Miss Milray went from Clementina to call upon her sister-in-law, and found her brother, which was perhaps what she hoped might happen.
"Do you know," she said, "that that old wretch is going to defraud that poor thing, after all, and leave her money to her husband's half-sister's children?"
"You wish me to infer the Mrs. Lander--Clementina situation?" Milray returned.
"Yes!"
"I'm glad you put it in terms that are not actionable, then; for your words are decidedly libellous."
"What do you mean?"
"I've just been writing Mrs. Lander's will for her, and she's left all her property to Clementina, except five thousand apiece to the half-sister's three children."
"I can't believe it!"
"Well," said Milray, with his gentle smile, "I think that's safe ground for you. Mrs. Lander will probably have time enough to change her will as well as her mind several times yet before she dies. The half-sister's children may get their rights yet."
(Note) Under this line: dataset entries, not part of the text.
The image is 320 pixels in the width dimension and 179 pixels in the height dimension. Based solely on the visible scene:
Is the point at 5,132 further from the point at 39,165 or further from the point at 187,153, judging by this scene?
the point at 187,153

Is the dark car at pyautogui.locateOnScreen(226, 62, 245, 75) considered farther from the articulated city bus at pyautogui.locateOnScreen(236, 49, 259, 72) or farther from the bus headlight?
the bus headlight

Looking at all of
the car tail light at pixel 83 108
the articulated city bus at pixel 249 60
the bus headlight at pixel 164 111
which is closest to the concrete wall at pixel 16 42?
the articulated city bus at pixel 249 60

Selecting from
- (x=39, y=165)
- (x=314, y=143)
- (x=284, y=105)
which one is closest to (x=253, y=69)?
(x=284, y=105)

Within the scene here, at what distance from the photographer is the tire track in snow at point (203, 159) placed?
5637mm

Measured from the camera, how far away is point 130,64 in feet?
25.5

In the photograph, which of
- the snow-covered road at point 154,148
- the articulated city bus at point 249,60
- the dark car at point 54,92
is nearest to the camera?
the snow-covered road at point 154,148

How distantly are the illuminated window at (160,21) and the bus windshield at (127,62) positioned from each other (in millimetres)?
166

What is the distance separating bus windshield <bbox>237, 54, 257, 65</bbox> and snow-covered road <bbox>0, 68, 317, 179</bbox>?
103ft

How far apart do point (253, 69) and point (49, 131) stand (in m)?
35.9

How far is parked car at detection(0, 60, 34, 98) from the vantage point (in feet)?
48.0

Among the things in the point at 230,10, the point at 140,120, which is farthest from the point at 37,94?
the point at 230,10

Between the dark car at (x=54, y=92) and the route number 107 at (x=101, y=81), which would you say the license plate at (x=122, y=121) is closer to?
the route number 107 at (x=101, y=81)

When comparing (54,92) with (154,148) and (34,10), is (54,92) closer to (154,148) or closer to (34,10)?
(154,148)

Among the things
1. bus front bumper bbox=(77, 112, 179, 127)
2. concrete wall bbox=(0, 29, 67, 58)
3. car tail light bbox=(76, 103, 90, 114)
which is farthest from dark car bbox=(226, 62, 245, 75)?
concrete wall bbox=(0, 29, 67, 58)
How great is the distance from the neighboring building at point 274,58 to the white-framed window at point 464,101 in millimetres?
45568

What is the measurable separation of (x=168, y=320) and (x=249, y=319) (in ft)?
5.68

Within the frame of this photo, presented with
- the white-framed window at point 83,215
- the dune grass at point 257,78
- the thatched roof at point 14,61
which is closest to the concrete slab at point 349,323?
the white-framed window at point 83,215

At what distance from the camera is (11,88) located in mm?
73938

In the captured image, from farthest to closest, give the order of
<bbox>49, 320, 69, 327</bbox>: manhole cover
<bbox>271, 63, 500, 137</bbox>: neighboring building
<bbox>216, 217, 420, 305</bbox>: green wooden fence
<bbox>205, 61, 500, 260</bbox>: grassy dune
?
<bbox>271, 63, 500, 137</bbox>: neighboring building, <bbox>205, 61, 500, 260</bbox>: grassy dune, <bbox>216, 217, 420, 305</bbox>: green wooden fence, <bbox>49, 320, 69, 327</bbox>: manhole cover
"I wish they might!" said Miss Milray, with an impassioned sigh. "Then perhaps I should get Clementina--for a while."
Her brother laughed. "Isn't there somebody else wants Clementina?
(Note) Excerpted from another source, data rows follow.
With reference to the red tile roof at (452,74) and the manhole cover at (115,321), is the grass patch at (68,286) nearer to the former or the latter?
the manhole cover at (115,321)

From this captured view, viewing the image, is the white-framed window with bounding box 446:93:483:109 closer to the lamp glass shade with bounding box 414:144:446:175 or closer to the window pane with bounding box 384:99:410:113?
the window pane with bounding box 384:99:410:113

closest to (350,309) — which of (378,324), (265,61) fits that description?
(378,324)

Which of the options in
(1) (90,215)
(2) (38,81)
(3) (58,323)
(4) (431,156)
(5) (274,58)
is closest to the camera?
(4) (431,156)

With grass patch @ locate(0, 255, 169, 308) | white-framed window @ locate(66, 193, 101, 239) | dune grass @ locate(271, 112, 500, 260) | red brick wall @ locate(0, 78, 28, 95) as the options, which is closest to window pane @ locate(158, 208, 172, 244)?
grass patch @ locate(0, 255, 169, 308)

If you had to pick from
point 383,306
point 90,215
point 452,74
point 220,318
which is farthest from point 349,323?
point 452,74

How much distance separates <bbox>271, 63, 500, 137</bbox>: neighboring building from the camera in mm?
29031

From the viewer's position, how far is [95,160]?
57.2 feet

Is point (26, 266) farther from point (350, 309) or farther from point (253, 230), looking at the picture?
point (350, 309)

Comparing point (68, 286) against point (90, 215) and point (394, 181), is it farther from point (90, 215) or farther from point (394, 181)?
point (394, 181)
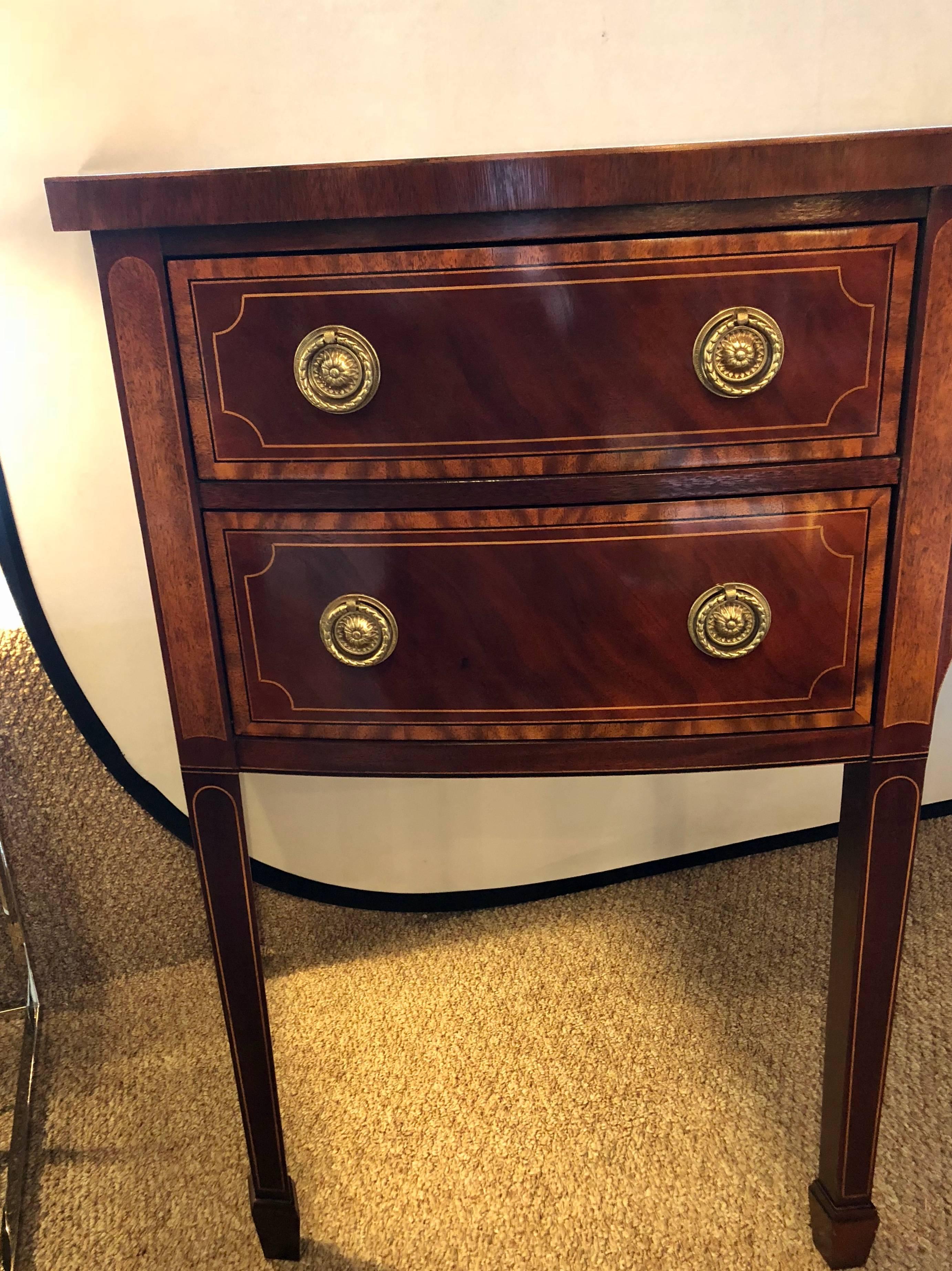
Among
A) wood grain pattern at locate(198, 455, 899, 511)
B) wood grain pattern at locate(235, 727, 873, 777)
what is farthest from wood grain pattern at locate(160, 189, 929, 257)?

"Oh, plenty. But she's not sure she wants anybody else."
"Does she want you?"
"No, I can't say she does. She wants to go home."
"That's not a bad scheme. I should like to go home myself if I had one.
What would you have done with Clementina if you had got her, Jenny?"
"What would any one have done with her? Married her brilliantly, of course."
"But you say she isn't sure she wishes to be married at all?"
Miss Milray stated the case of Clementina's divided mind, and her belief that she would take Hinkle in the end, together with the fear that she might take Gregory. "She's very odd," Miss Milray concluded. "She puzzles me. Why did you ever send her to me?"
Milray laughed. "I don't know. I thought she would amuse you, and I thought it would be a pleasure to her."
They began to talk of some affairs of their own, from which Miss Milray returned to Clementina with the ache of an imperfectly satisfied intention. If she had meant to urge her brother to seek justice for the girl from Mrs. Lander, she was not so well pleased to have found justice done already. But the will had been duly signed and witnessed before the American vice-consul, and she must get what good she could out of an accomplished fact. It was at least a consolation to know that it put an end to her sister-in-law's patronage of the girl, and it would be interesting to see Mrs. Milray adapt her behavior to Clementina's fortunes. She did not really dislike her sister-in-law enough to do her a wrong; she was only willing that she should do herself a wrong.